Prespawn is a time for packing on calories for these giant female bass. And at no other time are these fish more likely to take on an outsized meal than the weeks leading up to the spawn. It’s also a time when larger baitfish become more readily available as herring surge into coastal ponds through the streams that connect them to the ocean and stocking trucks dump in hundreds of instinctually numb trout for big bass to feast upon. If you’ve ever thought about dipping your toe into swimbaiting, now just might be the time. The gateway bait has got to be the Huddleston 68 Special. This 6-inch bait features the tail of its larger, 8-inch, cousin and it’s the perfect bait for getting your feet wet. It doesn’t feel so huge that your confidence is dashed and it gives more feedback to angler than most other soft baits of its size, on other words, you can feel it working. The best thing about it is, the hits are bone-crushers, almost every time. Once you get yourself initiated, then you can take a step up to the 8-inch Huddleston and wait for the thump of a true New England giant. Be warned, swimbaiting is typically not a method that draws dozens of strikes in a trip, but the few you get tend to be much nicer fish. Just like the old glass bottles of Heinz Ketchup, the best things come to those who wait.
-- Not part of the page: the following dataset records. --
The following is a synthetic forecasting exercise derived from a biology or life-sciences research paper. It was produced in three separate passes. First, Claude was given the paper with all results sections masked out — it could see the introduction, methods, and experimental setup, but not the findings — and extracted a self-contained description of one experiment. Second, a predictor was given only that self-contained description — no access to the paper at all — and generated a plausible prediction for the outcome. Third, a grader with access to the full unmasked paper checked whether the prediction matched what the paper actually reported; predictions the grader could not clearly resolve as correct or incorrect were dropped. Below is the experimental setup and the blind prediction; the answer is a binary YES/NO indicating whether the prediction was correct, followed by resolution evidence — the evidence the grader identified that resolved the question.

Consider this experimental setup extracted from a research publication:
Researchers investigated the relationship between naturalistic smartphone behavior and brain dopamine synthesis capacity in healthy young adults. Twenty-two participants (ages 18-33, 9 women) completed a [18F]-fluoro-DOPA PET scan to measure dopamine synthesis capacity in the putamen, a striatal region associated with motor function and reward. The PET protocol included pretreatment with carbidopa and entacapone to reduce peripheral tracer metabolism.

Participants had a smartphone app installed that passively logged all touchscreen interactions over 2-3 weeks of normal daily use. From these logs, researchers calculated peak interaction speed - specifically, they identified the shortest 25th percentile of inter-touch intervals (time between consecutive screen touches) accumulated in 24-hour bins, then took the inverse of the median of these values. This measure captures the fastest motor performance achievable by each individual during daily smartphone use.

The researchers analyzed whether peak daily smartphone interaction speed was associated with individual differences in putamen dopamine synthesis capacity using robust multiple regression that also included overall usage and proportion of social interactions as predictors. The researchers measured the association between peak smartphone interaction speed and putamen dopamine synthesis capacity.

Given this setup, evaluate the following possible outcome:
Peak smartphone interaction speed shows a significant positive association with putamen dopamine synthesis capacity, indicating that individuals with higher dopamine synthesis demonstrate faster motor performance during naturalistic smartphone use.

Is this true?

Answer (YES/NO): NO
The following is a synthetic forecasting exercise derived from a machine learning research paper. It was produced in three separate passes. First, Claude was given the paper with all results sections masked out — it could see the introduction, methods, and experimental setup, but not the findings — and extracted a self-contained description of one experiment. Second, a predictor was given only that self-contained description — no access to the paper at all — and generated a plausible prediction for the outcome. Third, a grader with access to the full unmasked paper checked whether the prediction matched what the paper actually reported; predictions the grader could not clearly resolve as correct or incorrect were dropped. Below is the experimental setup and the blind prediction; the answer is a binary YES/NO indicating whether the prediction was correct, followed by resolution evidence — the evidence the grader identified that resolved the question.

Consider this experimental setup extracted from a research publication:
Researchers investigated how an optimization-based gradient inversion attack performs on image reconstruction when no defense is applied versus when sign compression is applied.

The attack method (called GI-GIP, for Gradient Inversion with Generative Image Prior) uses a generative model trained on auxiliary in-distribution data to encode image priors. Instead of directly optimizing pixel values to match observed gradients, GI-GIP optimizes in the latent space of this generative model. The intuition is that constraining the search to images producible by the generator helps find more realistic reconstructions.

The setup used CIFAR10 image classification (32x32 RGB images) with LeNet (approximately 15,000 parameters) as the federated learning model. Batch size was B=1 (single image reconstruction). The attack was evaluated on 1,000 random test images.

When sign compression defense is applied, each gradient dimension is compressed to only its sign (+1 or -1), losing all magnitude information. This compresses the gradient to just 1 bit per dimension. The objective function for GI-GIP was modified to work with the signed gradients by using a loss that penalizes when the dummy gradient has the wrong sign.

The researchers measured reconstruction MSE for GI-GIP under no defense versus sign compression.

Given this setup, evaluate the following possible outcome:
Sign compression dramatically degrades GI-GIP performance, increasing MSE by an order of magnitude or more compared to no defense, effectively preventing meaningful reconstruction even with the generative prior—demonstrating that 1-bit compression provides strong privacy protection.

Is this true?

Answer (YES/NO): YES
These baits come in different rates of fall (known as ROF ratings), these numbers represent the number of feet the bait will descend through the water column in 10 seconds. They can be fished in many different ways; you can cast them along reed lines, swim them along known stretches of structure or you can count them down and fish them anywhere in the water column. But as Butch Brown, the godfather of modern swimbaiting, suggested once on a YouTube video I watched, he said, “I throw it out there and then I eat a sandwich.” The point being that he wants to get that bait down to the bottom and then stay close to the bottom throughout the retrieve. This takes some skill, basically you want to get it down and then fish it along the bottom in long, slow hops—reel slowly for a few seconds and then allow it to descend back to the bottom and then pick up the pace of your cranking again. The other key is always being ready. When you’re allowing that bait to drift back to the bottom, you still need to stay in contact with it and you need to be ready to strike back forcefully when the hit comes, whether you’re swimming it up or guiding it back down. So you’ll really never stop turning the handle, you’re controlling the bait by tempering your speed in intervals in an effort to tend bottom. I recommend having the same baits in both ROF 5 and ROF12, I use the fives to prospect visible cover and I use the 12s to fish deep.
These are not the only ways to target a big bass in New England, but they are some of my favorite ways to do it. If you’re the type that turns his nose up at fishing for green bass, I challenge you to take my advice and not enjoy yourself, it’s just not going to happen. Freshwater bass fishing is so much fun and this period of prespawn fishing is the best.